Cross-Validation
Leave-one-out
K-Fold
Bootstrap Methods
Training Error Rate is the error rate of the data used to create the model of interest. It describes how well the model predicts the data used to construct it.
Test Error Rate is the error rate of predicting a new data point using the current established model.
In order to obtain the test error rate, data not used to fit the model must be available
This is not the case the majority of time.
New methods have been developed to compute the test error rate using the existing data.
A cross-validation approach is to obtain a good estimate of the error-rate of a machine learning algorithm. We split the data set into two categories: training and testing. The training data set is used to train the model, and the test data is used to test the model and compute the error rate.
A cross-validation approach is great when there is a tuning parameter. We can fit a model for different values of the tuning parameter, and we can choose which value results in the lowest error rate.
The training and testing data sets are constructed by randomly assigning data points to one type of data.
Choose a set of tuning parameters to test.
For each \(k\)th turning parameter, calculate the tuning parameter error for each value
Utilize the leave-one-out approach
For each observation fit a model with the remaining observations and fit the excluded value
Compute the following error:
\[ CVE_k = \frac{1}{n}\sum^n_{i=1}e_i \]
Identify the \(k\)th tuning parameter with the lowest \(CVE_k\)
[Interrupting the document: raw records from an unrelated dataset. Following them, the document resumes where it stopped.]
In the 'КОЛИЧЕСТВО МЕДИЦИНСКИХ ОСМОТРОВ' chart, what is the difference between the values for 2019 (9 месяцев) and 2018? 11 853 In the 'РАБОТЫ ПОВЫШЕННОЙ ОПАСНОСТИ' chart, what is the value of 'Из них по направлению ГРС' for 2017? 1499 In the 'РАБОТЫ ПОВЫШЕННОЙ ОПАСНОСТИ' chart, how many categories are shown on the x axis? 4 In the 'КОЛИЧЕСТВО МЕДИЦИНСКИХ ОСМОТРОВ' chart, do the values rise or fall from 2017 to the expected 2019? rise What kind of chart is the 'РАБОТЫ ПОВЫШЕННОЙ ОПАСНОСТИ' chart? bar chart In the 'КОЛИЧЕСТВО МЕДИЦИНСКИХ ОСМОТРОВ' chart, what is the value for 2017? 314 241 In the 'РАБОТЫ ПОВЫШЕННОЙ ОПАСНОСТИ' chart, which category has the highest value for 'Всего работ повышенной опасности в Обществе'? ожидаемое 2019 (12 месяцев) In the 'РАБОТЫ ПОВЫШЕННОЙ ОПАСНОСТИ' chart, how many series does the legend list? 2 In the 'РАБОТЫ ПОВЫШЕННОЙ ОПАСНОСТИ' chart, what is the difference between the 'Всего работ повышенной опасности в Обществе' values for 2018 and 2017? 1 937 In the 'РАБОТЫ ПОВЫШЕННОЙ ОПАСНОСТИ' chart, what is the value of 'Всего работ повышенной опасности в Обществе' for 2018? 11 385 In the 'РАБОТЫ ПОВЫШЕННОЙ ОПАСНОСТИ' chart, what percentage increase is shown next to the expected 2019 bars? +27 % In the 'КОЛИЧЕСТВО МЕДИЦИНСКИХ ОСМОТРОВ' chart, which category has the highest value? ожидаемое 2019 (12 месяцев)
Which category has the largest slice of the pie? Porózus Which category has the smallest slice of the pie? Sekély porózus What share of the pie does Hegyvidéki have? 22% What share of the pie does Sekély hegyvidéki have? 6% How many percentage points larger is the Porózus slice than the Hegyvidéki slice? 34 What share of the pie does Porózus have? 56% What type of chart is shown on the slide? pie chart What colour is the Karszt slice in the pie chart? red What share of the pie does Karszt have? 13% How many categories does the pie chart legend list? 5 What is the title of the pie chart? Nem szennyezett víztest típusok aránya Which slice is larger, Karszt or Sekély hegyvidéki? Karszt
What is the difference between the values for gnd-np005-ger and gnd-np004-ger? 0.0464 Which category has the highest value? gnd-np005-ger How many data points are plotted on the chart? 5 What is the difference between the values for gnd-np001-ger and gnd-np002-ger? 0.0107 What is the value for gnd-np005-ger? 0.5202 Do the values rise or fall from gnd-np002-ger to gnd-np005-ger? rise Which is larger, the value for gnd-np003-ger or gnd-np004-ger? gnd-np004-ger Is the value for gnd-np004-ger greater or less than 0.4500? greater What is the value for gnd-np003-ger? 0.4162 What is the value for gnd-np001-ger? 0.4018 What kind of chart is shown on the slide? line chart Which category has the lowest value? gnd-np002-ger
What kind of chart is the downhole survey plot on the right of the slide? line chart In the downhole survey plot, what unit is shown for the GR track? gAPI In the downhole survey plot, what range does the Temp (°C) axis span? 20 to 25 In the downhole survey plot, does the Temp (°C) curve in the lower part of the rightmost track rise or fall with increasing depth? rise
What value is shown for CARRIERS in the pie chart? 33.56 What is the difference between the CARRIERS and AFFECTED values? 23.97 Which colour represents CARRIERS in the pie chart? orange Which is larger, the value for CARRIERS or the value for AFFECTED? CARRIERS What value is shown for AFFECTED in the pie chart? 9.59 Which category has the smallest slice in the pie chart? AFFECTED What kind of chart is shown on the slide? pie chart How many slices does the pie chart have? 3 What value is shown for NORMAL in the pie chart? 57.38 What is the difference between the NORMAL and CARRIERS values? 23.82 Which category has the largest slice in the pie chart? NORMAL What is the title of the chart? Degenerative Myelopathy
Choose a set of tuning parameters to test.
Create different K subsets of the data.
For each \(j\)th turning parameter Calculate the tuning parameter error for each value
For each K subset, fit a model using the data excluding the Kth subset
Predict the values in the Kth subset using the fitted model
Repeat the process for each K subset
Compute the following error:
\[ CVE_j = \frac{1}{n}\sum^n_{i=1}e_i \]
Identify the \(j\)th tuning parameter with the lowest \(CVE_j\)
Several R Packages have developed methods to execute the a cross-validation approach.
glmnet
mtcars
Complete a LASSO approach using mtcars
to predict mpg from the remaining variables.
Bootstrapping methods are used when we cannot theoretically compute the standard errors. Bootstrap methods are computationally intensive but will compute accurate standard errors.
When all else fails, a bootstrap approach will compute accurate standard errors.
Fitting the following model:
library(palmerpenguins)
library(tidyverse)
penguins <- penguins |> drop_na()
penguins |> lm(body_mass_g ~ flipper_length_mm + bill_length_mm + bill_depth_mm,
data = _)
#>
#> Call:
#> lm(formula = body_mass_g ~ flipper_length_mm + bill_length_mm +
#> bill_depth_mm, data = penguins)
#>
#> Coefficients:
#> (Intercept) flipper_length_mm bill_length_mm bill_depth_mm
#> -6445.476 50.762 3.293 17.836
Obtain the Bootstrap-based Standard Errors for the regression coefficients. Use \(B=1000\) bootstrap samples.